The Federal Reserve wants to raise interest rates, but Fed Chair Janet Yellen has a big challenge ahead in how she communicates the central bank's decision, Pimco's chief economist Paul McCulley told CNBC Thursday.
"I think the economy is improving in a very meaningful sort of way, and I think the Fed wants to get off of zero," McCulley said.
"Getting off of zero is not saying they are behind the curve, it's not saying we have an inflation problem, it is simply declaring victory on getting out of the liquidity trap and that's a very delicate communication strategy."
The Fed is scheduled to meet next week, and odds are increasing that it will drop a key phrase in its statement that says there will be "considerable time" from the end of the Fed's bond purchase to the first rate hike. Investors could see that as an indication that rate hikes are coming sooner than expected.
McCulley said that phrase is one of two that must be removed before rates can be increased. The other is that there is "substantial under-utilization of labor resources."

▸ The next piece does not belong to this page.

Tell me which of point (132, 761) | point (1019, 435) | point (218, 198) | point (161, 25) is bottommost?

"Those are the phrases that the marketplace is just pinned right to the wall on," he said. "The marketplace is telescoping forward the hike based upon the change of language that's potential at any time on those two phrases in the next number of FOMC meetings."
Both the hawks and the doves on the committee have criticized the language. McCulley said that is because it is connected to the calendar, and they want to move to data dependency.

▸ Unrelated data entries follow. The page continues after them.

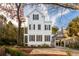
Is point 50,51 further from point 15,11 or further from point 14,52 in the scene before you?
point 15,11

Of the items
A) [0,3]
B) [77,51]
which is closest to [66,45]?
[77,51]

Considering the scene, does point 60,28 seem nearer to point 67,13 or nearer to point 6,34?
point 67,13

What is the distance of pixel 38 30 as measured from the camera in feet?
6.86

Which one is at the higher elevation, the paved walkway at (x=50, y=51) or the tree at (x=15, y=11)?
the tree at (x=15, y=11)

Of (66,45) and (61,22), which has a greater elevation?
(61,22)

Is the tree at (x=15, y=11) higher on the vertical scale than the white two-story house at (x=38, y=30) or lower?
higher

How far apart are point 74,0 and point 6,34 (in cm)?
53

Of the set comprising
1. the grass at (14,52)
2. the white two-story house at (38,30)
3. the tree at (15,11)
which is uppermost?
the tree at (15,11)

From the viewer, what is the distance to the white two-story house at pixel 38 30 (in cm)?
209

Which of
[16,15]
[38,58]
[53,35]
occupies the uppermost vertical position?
[16,15]

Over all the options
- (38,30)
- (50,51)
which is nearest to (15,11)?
(38,30)

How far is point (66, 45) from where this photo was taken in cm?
211

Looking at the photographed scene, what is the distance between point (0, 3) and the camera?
2082 mm

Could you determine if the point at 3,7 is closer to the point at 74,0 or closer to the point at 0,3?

"The real issue becomes are you a hawk or a dove. How do you look at the data and how do you measure resource utilization and also quite frankly when do you want to induce a correction in risk assets, which is a significant probability once you change that language," he said.

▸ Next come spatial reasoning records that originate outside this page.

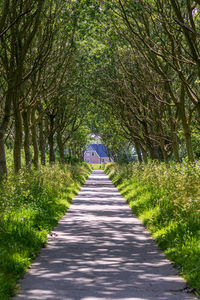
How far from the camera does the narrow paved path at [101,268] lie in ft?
20.7

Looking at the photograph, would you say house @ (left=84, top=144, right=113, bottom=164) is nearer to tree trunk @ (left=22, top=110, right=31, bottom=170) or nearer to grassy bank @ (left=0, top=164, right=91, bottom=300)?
tree trunk @ (left=22, top=110, right=31, bottom=170)

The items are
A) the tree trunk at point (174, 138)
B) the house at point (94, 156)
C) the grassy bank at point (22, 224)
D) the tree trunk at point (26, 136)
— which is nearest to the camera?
the grassy bank at point (22, 224)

With a strong dollar and the global environment "darkening" in recent months, the Fed also finds itself in a "risk management paradigm."
"The risk associated with getting off of zero is higher if you are doing so in context of a weaker global economy and a stronger currency."
The best scenario for the markets is if the central bank can raise rates for the overnight rate, but without moving the five-year/five-year forward rate very much, McCulley said.
"Then I think that you can have a pretty mild correction in both bonds and the equity markets," he predicted.